Cinler gibi muhteşem bir eseri nasıl kaleme aldığına hala aklımın ermediği, yedi defa okuduğum hala okuyasımın olduğu bu romanın büyük muztarib yazarı.
öldüğü zaman borçlarını bitireli 6 ay olmuştur. bu 6 aydada karamazov kardeşleri yazmıştır.
yerin altından notlar adlı kitabını 15 20 günde bitirmiş ve bunuda basım evine bir eleştiri olarak yaptığını açıklayan bende ayrı bir yeri olan rus yazar.
avrupa'ya yaptığı gezi sırasında bir sergide gördüğü "çarmıha gerilmiş isa tablosu" karşısında kalakalmış, sara nöbeti geçirecek raddeye gelecek kadar etkilenmiş ve sonrasında budala adlı eserinde karakterine bu tablo karşısında acı çektirmiştir. garip, insanın sara nöbeti geçiresi geliyor bu adamı okurken; güzel bir şeymiş gibi sanki. sarası olanlar mazur görsünler.
Türk düşmanlığından ötürü kimi kitapları (Karamazov Kardeşler'de 27 sayfalık bir bölüm)sansürlenmiş,kitaplarında politik görüşlere de yer verdiği için(budala'da prens Mışkin'in hastane anılarını,idam mahkumlarına yapılanların haksız bir zulüm ve ceza olduğuna dair görüşlerini anlattığı bölüm örnek olarak verilebilir-ben de böyle okumuştum,walla diom-)nobel ödülü verilmediği iddia edilen,19.yy Rus yazarı.Kumarbaz ve Ölüler Evinden Anılar romanlarının baş kahramanının Yazarın ta kendisi olduğu ama başka karakterler üzerinden anlattığı rivayet edilir.
türkiyede sanki sansürlenmiş bir yazar. ilköğretimi hatırlıyorum, liseyi hatırlıyorum. türkçe-edebiyat derslerinde yok sevgi kelebeği yok aşk üçgeni yok aborjinin hayatı gibi salak saçma kitapları zorla okuturlardı. nedense dosteyevski gibi tolstoy gibi gogol gibilerini okutmadılar. hep neden diye düşünürüm adını duydukça. neden bu şaheserleri okutmadılarda beşinci sınıf kırtasiyelerde satılan, osuruktan kitapçıkları okuttular. doğru ya. bizim eğitim sistemimiz zaten dershaneler üzerine, rüşvetler üzerine, ezber üzerine kurulu.
1881'de ölmüş edebiyatçı. ilk kez 1901'de verilen nobel edebiyat ödülü, türlü ibnelikler yaptığı ve politik yazılar yazdığı için kendisine verilmemiştir. böyle de enteresan bir adamdır.
tolstoy' u sevmezdi.
iyi adamdı.
zavalli insan ruhuyla oyun hamuru gibi oynayan yazar, suc ve ceza'nin karanlik satirlari arasina sunu sikistirmis:

"insan kendini kandirabildigi olcude mutludur, kendini en iyi kandiran insan, en mutlu insandir." nokta.

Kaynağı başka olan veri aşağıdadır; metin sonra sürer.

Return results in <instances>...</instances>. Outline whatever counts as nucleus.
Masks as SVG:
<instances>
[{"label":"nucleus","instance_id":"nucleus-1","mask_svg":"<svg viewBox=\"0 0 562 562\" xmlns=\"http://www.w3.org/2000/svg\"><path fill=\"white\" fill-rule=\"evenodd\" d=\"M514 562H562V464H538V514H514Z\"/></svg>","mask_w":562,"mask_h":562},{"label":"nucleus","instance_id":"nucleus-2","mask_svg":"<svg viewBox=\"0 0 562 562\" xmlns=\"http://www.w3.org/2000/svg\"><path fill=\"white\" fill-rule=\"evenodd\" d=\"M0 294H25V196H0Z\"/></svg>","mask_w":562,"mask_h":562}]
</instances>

eziyor geciyor bence. acimiyor.
öğrencilik hayatının olmazsa olmaz yazarıdır. kitapları okutulur, tavsiye edilir, beş sayfayı geçmemek şartı ile kompozisyonu istenir.
Bir kaç tane daha kitap yazması için ömrümden 1-2 seneyi hiç acımadan verebileciğim yazar. Bana göre çok erken vefat etmiştir. kafasındaki en büyük romanını(bir günahkarın anıları) yazamadan vefat etmiştir.
ömrü sefalet içinde geçmiş, kelimelere istediği gibi hükmedebilen, insanın bastırdığı duyguları mükemmel bir üslupla ele almış, saralı dahi yazar.

sokakta gördüğü yoksullara yemek ısmarlar para karşılığı onların hayat hikayelerini dinlermiş. aşık olduğu kadınlar genellikle evli olmuştur. bu açıdan mazoist sayabiliriz. gogol'dan etkilenmiştir. yer altından notlar kitabı şiddetle tavsiye edilir.
romanları sayesinde ruslar ve turkler arasında pek çok ortak nokta olduğunu anlamamızı sağlayan (bkz: çay), (bkz: semaver) vb, hayatla ilgili tespitleri sayesinde deneyimlerinizden bile fazla ders çıkarabileceğiniz bazı romanlarını okurken çok acı çektiğine şahit olacağınız (bkz: üstat).
1821 de rusya'da doğdu 1881'de petersburg'da öldü petersburg'da mühendislik okulunu bitirmesine rağmen kişisel eğilimlerine uygun olarak edebiyat dünyasını seçmekte gecikmedi yaşamı aşırı umutsuzluklar ve mucizevi sevinçlerle dolu olan dostoyevski insan psikolojisini incelemede en büyük ustadır.
"Para saadet getirmez, sadece mutluluğun dekorları için gereklidir."
tüm eserlerinde yeraltına doğru iter adamı. daha dibe daha karanlığa, sarsılıp kendine geldiğinde çoktan orta dünyada bulursunuz kendinizi.
SUÇ ve CEZA /
Sefalet içinde yaşayan, üniversite ile ilişkisi kesilmiş genç Raskolnikov, kendince bir kuram geliştirir ve hem kendisinin hem de yakınlarının sıkıntısına bir anda son vermek için, yaşamayı hak etmediğini düşündüğü, yaşlı, hastalıklı, insafsız, kaçık bir tefeci kadını öldürmeye karar verir. Yazar, ilk bakışta bir polisiye romanını çağrıştıran bu metinde, insan ruhunu bir kez daha büyük bir sınav ile karşı karşıya getirir. Bizce yaşamayı hak etmediğine inandığımız bir insanı, kendi açımızdan geçerli nedenlerle öldürmek, aklın gerekçeleri ile ruhun sesini susturmak mümkün müdür? Bir çıkış yolu arayan yalnız insanlann yolunu aydınlatmaya çalışan yazar, Raskolnikov'un işlediği suçun peşinde, varoluşun derinliklerinde dolaştırır okuru.